The position is that though all statutes including the statute in question should be equitably interpreted, there is no place for equity as such in taxation laws. The concept of reality in implementing a fiscal provision is relevant and the Legislature in this case has not significantly used the expression 'owner' but used the expression 'belonging to'. The property in question legally, however, cannot be said to belong to the vendee. The vendee is in rightful possession only against the vendor. Speaking for myself, I have deliberated long on the question whether in interpreting the expression 'belonging to' in the Act, we should not import the maxim that 'equity looks upon a thing as done which ought to have been done' and though the conveyance had not been executed in favour of the vendee, and the legal title vested with the vendor, the property should be treated as belonging to the vendee and not to the assessee. I had occasion to discuss thoroughly this aspect of the matter with my learned brother and since in view of the position that legal title still vests with the assessee and the authorities, we have noted, are preponderantly in favour of the view that the property should be treated as belonging to the assessee in such circumstances, I shall not permit my doubts to prevail upon me to take the view that the property belongs to the vendee and not to the assessee. I am conscious that it will work some amount of injustice in such a situation because the assessees would be made liable to bear the tax burden in such situations without having the enjoyment of the property in question. But times perhaps are yet not ripe to transmute equity on this aspect in the interpretation of law-much as I would have personally liked to do that. As Benjamin Car-dozo has said, The judge, even when he be free, is not wholly free'. The judge cannot innovate at pleasure . . .
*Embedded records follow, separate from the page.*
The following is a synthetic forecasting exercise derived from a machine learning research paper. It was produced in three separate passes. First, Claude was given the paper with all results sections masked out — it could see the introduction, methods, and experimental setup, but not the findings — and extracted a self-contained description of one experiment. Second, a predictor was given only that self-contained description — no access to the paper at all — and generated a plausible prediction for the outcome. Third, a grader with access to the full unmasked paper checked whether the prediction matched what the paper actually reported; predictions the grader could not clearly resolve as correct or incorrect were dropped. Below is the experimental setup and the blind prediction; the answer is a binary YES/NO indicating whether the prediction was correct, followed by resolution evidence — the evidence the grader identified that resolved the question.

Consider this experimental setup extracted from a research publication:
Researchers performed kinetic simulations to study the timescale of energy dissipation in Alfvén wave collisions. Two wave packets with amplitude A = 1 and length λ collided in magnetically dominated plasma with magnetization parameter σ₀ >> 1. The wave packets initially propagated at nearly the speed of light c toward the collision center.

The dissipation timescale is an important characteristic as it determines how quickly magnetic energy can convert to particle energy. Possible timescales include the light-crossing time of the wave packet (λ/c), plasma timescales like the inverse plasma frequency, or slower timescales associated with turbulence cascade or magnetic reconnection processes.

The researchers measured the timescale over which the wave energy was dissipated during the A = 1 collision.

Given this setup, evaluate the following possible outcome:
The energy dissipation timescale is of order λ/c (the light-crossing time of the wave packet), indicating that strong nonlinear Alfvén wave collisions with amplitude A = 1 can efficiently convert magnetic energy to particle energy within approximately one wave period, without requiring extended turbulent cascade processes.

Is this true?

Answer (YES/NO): YES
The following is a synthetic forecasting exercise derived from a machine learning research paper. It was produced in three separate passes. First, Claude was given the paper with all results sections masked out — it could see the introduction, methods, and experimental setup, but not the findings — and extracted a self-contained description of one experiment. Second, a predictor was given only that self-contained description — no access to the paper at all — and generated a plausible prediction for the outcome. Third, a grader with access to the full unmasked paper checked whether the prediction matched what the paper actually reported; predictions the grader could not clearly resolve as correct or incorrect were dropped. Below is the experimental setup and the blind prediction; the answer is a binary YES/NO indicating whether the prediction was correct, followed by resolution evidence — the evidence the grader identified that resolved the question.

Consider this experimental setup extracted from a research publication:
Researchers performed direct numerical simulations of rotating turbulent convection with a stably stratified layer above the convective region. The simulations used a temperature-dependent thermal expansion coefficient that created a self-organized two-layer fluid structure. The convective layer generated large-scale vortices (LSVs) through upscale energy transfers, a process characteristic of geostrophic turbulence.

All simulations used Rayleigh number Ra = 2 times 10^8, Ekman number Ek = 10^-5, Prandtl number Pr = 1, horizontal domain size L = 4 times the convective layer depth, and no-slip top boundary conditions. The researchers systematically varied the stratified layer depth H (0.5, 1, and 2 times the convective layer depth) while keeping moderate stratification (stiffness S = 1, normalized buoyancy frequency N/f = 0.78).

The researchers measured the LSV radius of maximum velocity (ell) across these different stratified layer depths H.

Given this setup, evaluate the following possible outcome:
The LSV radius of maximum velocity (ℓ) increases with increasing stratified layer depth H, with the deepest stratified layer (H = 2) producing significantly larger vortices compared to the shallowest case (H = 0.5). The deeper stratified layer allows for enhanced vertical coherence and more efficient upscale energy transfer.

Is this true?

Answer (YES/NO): NO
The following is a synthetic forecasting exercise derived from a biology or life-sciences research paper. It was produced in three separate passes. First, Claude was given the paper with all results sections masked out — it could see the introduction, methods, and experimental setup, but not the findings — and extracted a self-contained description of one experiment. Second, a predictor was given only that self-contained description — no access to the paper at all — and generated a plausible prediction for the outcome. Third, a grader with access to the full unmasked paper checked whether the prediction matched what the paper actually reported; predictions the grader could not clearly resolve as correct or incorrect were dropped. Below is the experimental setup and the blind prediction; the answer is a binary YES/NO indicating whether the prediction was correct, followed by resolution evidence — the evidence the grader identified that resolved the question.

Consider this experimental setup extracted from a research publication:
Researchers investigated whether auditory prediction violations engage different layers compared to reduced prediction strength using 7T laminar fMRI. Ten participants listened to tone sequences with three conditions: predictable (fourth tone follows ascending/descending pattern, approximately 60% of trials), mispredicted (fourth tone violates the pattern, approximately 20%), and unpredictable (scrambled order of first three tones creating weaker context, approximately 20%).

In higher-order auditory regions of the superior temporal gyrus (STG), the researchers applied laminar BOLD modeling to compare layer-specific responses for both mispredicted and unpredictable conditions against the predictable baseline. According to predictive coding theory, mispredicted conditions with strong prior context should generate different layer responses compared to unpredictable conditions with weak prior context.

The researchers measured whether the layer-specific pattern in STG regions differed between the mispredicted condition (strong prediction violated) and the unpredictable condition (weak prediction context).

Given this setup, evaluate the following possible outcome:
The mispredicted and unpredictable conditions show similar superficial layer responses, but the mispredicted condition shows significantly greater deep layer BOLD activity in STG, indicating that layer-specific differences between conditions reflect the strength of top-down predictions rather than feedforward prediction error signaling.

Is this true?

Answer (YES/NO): NO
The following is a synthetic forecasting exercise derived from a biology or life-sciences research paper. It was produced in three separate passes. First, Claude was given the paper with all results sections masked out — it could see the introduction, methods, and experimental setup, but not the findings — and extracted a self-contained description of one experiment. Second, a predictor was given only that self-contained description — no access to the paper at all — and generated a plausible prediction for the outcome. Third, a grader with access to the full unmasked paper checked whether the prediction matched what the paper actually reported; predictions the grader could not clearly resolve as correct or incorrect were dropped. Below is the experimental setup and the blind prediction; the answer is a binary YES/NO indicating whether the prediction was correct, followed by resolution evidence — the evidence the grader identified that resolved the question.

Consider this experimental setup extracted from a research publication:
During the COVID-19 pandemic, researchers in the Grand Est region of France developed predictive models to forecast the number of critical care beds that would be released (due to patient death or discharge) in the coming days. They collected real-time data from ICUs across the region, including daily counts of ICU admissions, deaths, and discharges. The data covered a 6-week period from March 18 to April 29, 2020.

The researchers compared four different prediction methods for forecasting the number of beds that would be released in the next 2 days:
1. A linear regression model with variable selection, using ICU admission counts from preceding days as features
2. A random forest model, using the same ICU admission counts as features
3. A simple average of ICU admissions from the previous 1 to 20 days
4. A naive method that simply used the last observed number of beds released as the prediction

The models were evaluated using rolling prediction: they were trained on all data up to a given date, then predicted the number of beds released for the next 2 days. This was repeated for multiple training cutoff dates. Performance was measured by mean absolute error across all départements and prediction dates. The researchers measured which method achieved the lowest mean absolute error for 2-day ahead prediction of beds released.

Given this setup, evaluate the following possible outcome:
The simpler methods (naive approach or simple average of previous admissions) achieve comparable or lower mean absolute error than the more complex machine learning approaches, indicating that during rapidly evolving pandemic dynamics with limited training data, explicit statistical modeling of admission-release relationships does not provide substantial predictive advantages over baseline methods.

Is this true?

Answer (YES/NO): YES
. . . We are conscious that if a person has the user and is in the enjoyment of the property, it is he who should be made liable for the property in question under the Act ; yet the legal title is important and the Legislature might consider the suitability of an amendment if it is so inclined.
10. In the case of Podar Cement P. Ltd. the court was concerned with the expression "owner" and in that context observed that income from house property is assessable to tax in the hands of the beneficial owner whereas under the Wealth-tax Act, if the property belongs to the assessee, the value of such property is taxable. He has adverted our attention to page 136 of the assessee's paper book to highlight that the rights in the said property still vest with the assessee-company since Asbestos Centre has no right to dispose of or transfer the property of others. In other words, it was not an irrevocable transfer.
11. The learned Departmental Representative further submitted that the property in question does not cease to be an "asset" merely because a notice is issued under the ULC Act and the proceedings were not complete under Section 10(3) of the ULC Act. The learned Departmental Representative adverted our attention to pages 41, 59, 60 of the assessee's paper book and the provisions of the ULC Act to submit that after the service of statement under Section 9 of the Act, the competent authority has to cause a notification giving the particulars of vacant land and upon publication of notification, it can be declared to be excess land and till such time the value as per ULC Act cannot be applied. "Urban Land" is explained in Section 2(ea) wherein it was stated that if land on which construction of a building under any law is not permissible, it goes outside the purview of the definition of the urban land whereas, in the instant case, there was no restriction on construction--only elimination of property was not permitted. In this regard, he has referred to page 9 of the departmental paper book to highlight that proceedings have not reached the state of application of Section 10(3) of the ULC Act. In fact, the assessee preferred an appeal under Section 33 of the ULC Act before the concerned officer who, by his order dated February 4, 2004, was pleased to remand the issue to the file of the competent authority.
12. With regard to the contention of the assessee that it is a "productive asset", the learned Departmental Representative adverted our attention to pages 102, 134 of the assessee's paper book to highlight that only about 11,000 sq. metres., was used by recreation centre and the balance land continued to be vacant. Referring to the decision of the hon'ble Andhra Pradesh High Court in the case of CIT v. Zaibunnissa Begum of the learned Departmental Representative submitted that the vacant land is in excess of the appurtenant land which can be kept vacant and thus the Assessing Officer was justified in bringing to tax, the value of the impugned property, under the Wealth-tax Act.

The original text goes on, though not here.